╭─ TEXT SEGMENT
Arguably, things have gotten worse since then. Will the Self just give up on us? Are we just an experiment which might, in fact, fail?
Personally, I take
great encouragement from recent advances in quantum theory. These physicist and other theorists seem to
be a bridge between science – which is widely acknowledged as knowing the truth
about everything – and mystical insight, inherited from spiritual leaders of
the past as well as Jung and other pioneers of depth psychology. How might this shift in consciousness be
described using the vocabulary of quantum physics?
Amit Goswami,
professor of physics at the Institute of Theoretical Sciences at University of
Oregon, has proposed one approach in his book The Self Aware Universe: How Consciousness Creates the Material
World. Goswami’s basic premise is
that we have come to the end of the time where we believe that matter is the
primary stuff of creation. That’s the
equivalent of the belief that the world is flat – it may seem obvious to those
who are wrapped up in conventional thinking, but it is frankly just wrong and
limiting. Instead, consciousness is the
true foundation of all we know and perceive.
╰─
_PROBLEM SET_
1 – Answer these questions from the passage on consciousness:
(a) At which institution is Amit Goswami a professor?
(b) What is the full title of Goswami's book?
(c) To what belief does the passage compare the idea that matter is the primary stuff of creation?
2 – Decide whether each statement agrees with the passage on consciousness. Answer yes or no, and quote the words that decide it.
(a) The writer finds encouragement in recent advances in quantum theory.
(b) Amit Goswami is a professor of chemistry.
(c) The passage calls matter the true foundation of all we know and perceive.
╭─ EXERCISE DATA
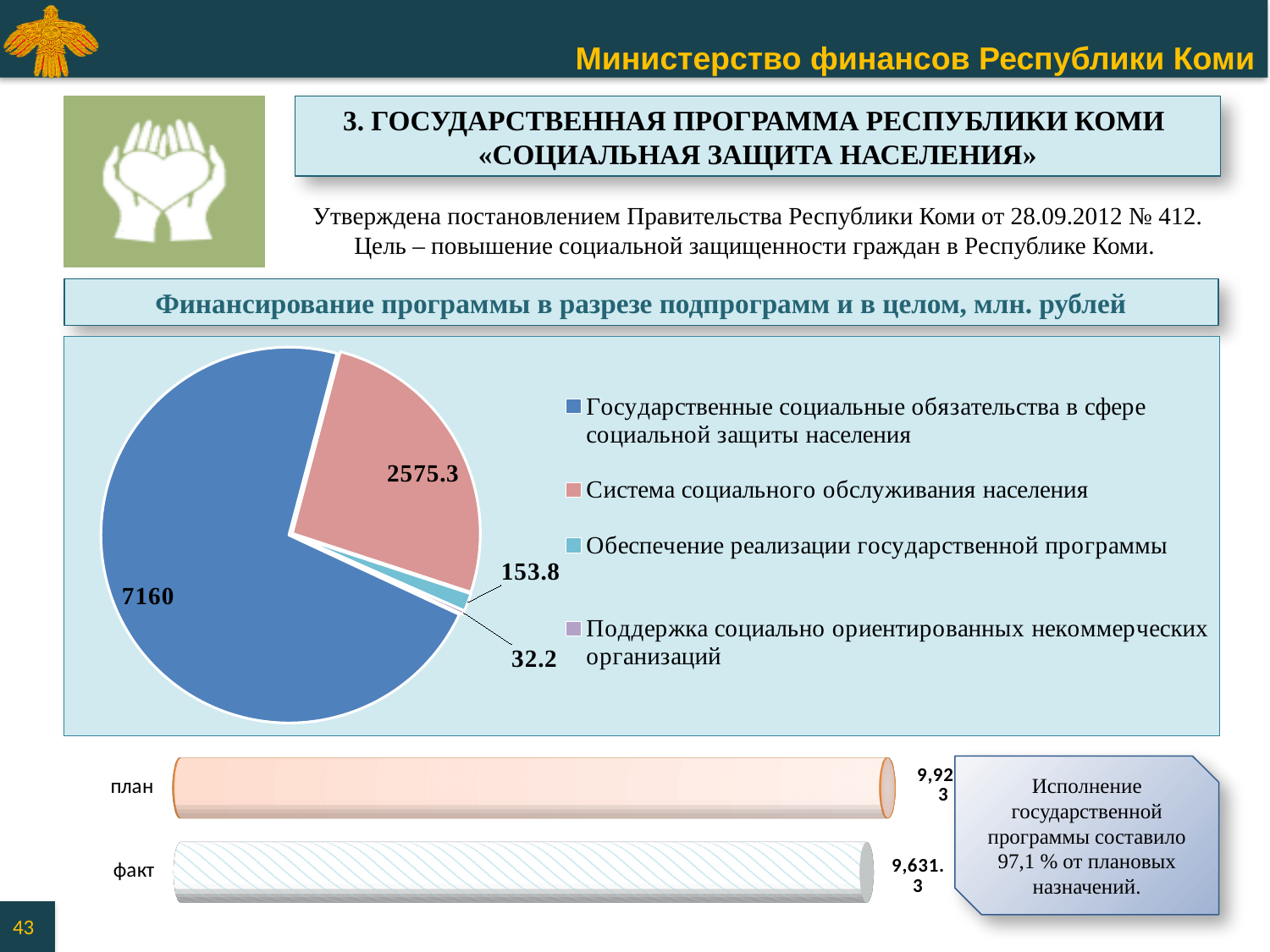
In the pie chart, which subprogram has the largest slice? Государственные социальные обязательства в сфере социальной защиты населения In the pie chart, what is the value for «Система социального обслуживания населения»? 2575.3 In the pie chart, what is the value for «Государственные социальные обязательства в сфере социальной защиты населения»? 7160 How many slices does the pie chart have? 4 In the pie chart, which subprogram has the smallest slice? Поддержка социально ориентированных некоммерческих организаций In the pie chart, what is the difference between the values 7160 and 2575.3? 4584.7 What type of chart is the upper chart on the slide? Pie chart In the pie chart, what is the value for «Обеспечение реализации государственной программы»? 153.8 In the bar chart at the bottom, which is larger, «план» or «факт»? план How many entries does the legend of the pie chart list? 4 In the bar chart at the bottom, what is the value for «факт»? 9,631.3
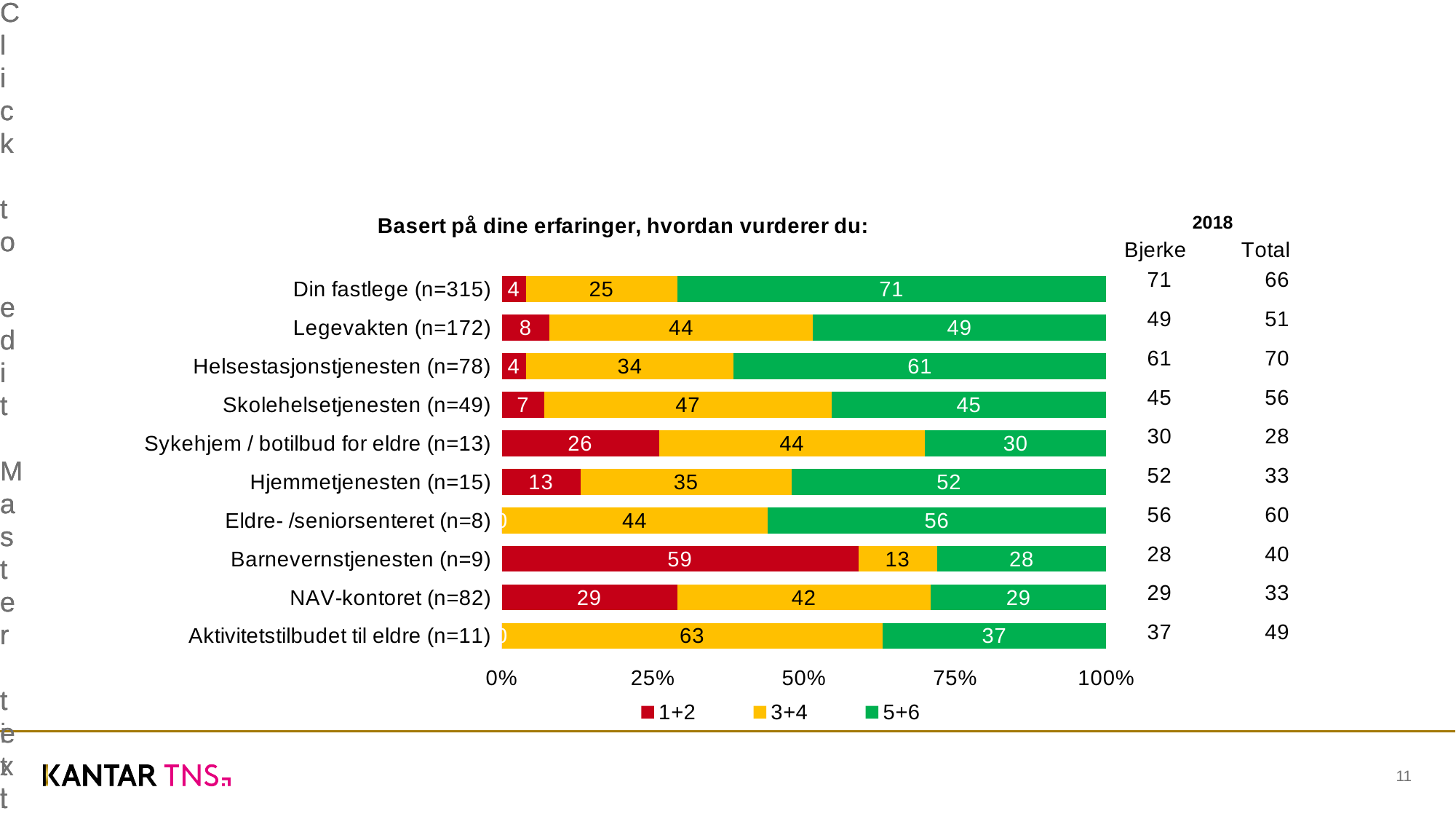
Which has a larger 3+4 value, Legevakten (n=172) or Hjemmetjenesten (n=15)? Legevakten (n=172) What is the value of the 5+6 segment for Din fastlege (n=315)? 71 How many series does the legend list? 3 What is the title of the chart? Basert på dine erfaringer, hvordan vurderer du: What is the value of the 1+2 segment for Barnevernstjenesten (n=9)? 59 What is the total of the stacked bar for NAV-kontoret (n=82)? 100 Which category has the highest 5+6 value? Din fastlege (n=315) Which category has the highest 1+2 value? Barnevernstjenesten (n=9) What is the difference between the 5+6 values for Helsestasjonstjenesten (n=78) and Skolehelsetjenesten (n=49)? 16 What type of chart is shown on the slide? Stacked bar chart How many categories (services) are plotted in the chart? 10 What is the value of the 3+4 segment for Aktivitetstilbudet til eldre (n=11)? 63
╰─
╭─ EXERCISE DATA
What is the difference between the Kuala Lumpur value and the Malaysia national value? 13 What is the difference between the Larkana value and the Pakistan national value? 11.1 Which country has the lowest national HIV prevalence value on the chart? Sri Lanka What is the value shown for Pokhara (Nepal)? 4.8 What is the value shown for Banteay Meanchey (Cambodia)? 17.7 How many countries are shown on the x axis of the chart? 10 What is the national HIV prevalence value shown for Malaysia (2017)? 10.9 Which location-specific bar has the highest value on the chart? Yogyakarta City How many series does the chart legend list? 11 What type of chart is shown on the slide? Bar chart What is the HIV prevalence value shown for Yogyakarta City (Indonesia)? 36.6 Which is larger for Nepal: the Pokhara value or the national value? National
╰─
_OUTPUTS IN ORDER_
1 –
(a) The Institute of Theoretical Sciences at University of Oregon.
(b) The Self Aware Universe: How Consciousness Creates the Material World.
(c) The belief that the world is flat.

2 –
(a) Yes: "Personally, I take great encouragement from recent advances in quantum theory."
(b) No: "professor of physics at the Institute of Theoretical Sciences at University of Oregon"
(c) No: "Instead, consciousness is the true foundation of all we know and perceive."